Hey people,
I finally have the time to write down how I see the future of Trueself Games.
I see this game studio as a digital space where writers and readers meet.
When I started building the mobile game, I never expected that the gamebook writing app itself would take a lot more time to build.
Why I built Trueforge
One of my biggest pains with other interactive fiction writing software was the interface itself.
I tried to write a story some years ago with Twine, but gave up entirely. I had no desire to spend more than a week learning how the software worked and how to write fluently in it.
With Trueforge, I have done my best to ensure that it is as intuitive as possible to use.
Every button and every screen element has been arranged and rearranged more times than I want to admit.
How I see writers using my software is simple:
The inspiration comes, you sit down, open Trueforge, and let the story flow out.
No "here's a quick 45-minute tutorial on how to use Trueforge."
A path from writing to readers
Writing is an intense process, and of course it is great to have readers support the writers.
This is the path I currently see:
Trueforge is free to use.
As soon as you have a 2,000-word story, you can publish it to the online Library.

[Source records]
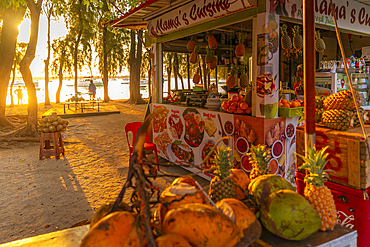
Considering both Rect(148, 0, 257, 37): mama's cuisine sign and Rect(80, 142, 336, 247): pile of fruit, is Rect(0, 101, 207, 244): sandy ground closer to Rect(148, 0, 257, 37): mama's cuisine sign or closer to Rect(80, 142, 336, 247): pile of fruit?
Rect(80, 142, 336, 247): pile of fruit

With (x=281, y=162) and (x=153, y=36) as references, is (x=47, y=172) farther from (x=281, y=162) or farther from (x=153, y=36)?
(x=281, y=162)

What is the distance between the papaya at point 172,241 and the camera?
3.31 feet

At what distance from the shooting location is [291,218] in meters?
1.24

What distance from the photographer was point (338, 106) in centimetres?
241

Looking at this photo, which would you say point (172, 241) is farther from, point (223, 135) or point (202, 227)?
point (223, 135)

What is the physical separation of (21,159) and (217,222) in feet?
25.4

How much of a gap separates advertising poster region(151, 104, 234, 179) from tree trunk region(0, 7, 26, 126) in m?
8.22

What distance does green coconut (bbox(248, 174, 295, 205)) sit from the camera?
1.47 metres

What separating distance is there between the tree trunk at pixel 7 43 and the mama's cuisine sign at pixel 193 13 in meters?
7.99

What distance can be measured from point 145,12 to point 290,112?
173 inches

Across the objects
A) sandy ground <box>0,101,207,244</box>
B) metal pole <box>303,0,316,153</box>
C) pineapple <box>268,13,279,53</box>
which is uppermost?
pineapple <box>268,13,279,53</box>

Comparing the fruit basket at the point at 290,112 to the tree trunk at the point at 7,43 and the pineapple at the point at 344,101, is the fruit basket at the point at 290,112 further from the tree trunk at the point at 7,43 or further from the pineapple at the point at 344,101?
the tree trunk at the point at 7,43

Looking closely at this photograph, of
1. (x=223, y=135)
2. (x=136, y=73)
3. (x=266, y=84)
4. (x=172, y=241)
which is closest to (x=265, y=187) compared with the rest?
(x=172, y=241)

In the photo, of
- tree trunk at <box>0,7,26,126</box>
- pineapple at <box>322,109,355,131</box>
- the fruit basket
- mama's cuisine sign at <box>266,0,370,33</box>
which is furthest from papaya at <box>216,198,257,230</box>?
tree trunk at <box>0,7,26,126</box>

### Job
Extend the post about the future of Trueself Games and its Trueforge writing app, starting right after its last sentence. The items were taken from a separate source that has no connection to the post.

### Written response
You have the chance to set up your profile and add direct support links through which readers can donate to your work. For now, Trueself Games does not handle or forward those payments. The support links connect readers directly with the writer.
The other path begins once your story is live and players can say that it is a good story. I am more than happy to discuss whether it could be published in Trueself: Choice Stories, the mobile game.
The current model I intend to offer gives writers 60% of the revenue their story earns in the mobile game. This can include money from ads shown while people play the story and in-game currency spent to unlock its chapters. Exact publishing terms would be discussed and agreed individually before a story enters the mobile game.
That is how I see the project going forward.
You can contact me directly if you have questions.
What I expect from published stories
I know that other interactive fiction publishers have a long process of back and forth for new writers.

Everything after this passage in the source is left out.